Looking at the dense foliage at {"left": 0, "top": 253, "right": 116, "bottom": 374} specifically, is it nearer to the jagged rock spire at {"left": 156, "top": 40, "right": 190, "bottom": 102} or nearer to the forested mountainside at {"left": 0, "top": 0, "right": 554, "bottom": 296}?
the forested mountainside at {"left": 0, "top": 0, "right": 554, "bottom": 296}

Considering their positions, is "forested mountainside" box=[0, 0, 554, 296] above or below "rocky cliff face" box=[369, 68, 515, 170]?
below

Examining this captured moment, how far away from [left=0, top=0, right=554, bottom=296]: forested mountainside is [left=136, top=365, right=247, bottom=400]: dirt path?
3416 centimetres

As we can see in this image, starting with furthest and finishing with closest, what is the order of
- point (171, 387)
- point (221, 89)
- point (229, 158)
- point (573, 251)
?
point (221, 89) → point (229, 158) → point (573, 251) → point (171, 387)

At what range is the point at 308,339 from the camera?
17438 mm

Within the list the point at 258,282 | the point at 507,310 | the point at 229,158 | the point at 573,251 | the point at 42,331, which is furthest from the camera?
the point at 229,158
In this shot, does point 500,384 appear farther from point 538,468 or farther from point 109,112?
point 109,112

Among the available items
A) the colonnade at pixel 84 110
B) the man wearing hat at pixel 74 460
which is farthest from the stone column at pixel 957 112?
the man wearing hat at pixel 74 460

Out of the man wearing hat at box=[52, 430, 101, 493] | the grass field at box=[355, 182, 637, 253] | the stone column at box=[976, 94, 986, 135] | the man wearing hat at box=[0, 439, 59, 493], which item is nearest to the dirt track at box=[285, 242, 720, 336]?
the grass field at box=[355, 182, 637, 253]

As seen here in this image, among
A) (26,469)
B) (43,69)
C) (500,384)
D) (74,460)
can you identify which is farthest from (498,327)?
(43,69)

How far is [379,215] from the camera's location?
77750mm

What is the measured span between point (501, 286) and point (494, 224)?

========================================

What this task involves
Copy all of the records above word for word.

Correct result
Looking at the dense foliage at {"left": 0, "top": 253, "right": 116, "bottom": 374} specifically, is it nearer to the jagged rock spire at {"left": 156, "top": 40, "right": 190, "bottom": 102} or nearer to the forested mountainside at {"left": 0, "top": 0, "right": 554, "bottom": 296}?
the forested mountainside at {"left": 0, "top": 0, "right": 554, "bottom": 296}

Considering their positions, is "forested mountainside" box=[0, 0, 554, 296] above or below "rocky cliff face" box=[369, 68, 515, 170]?
below

Examining this captured moment, how far away from [left=0, top=0, right=554, bottom=296]: forested mountainside is [left=136, top=365, right=247, bottom=400]: dirt path?
3416 centimetres

As we can see in this image, starting with furthest and finishing with closest, what is the order of
- point (171, 387)
- point (221, 89)
- point (229, 158)
- point (573, 251)
?
point (221, 89) → point (229, 158) → point (573, 251) → point (171, 387)

At what range is the point at 308,339 from the camera?
17438 mm

Within the list the point at 258,282 | the point at 507,310 | the point at 229,158 | the point at 573,251 | the point at 42,331, which is furthest from the camera?
the point at 229,158
In this shot, does point 500,384 appear farther from point 538,468 or farther from point 109,112?
point 109,112

Among the available items
A) the colonnade at pixel 84 110
B) the man wearing hat at pixel 74 460
which is farthest from the stone column at pixel 957 112?
the man wearing hat at pixel 74 460

Out of the man wearing hat at box=[52, 430, 101, 493] | the grass field at box=[355, 182, 637, 253] | the stone column at box=[976, 94, 986, 135] | the man wearing hat at box=[0, 439, 59, 493], which item is nearest to the dirt track at box=[285, 242, 720, 336]?
the grass field at box=[355, 182, 637, 253]

As seen here in this image, among
A) (26,469)
B) (43,69)
C) (500,384)
D) (74,460)
can you identify which is farthest from (498,327)?
(43,69)

How far is [379,215] from the camera's location?
77750mm

What is the measured span between point (501, 286) and point (494, 224)?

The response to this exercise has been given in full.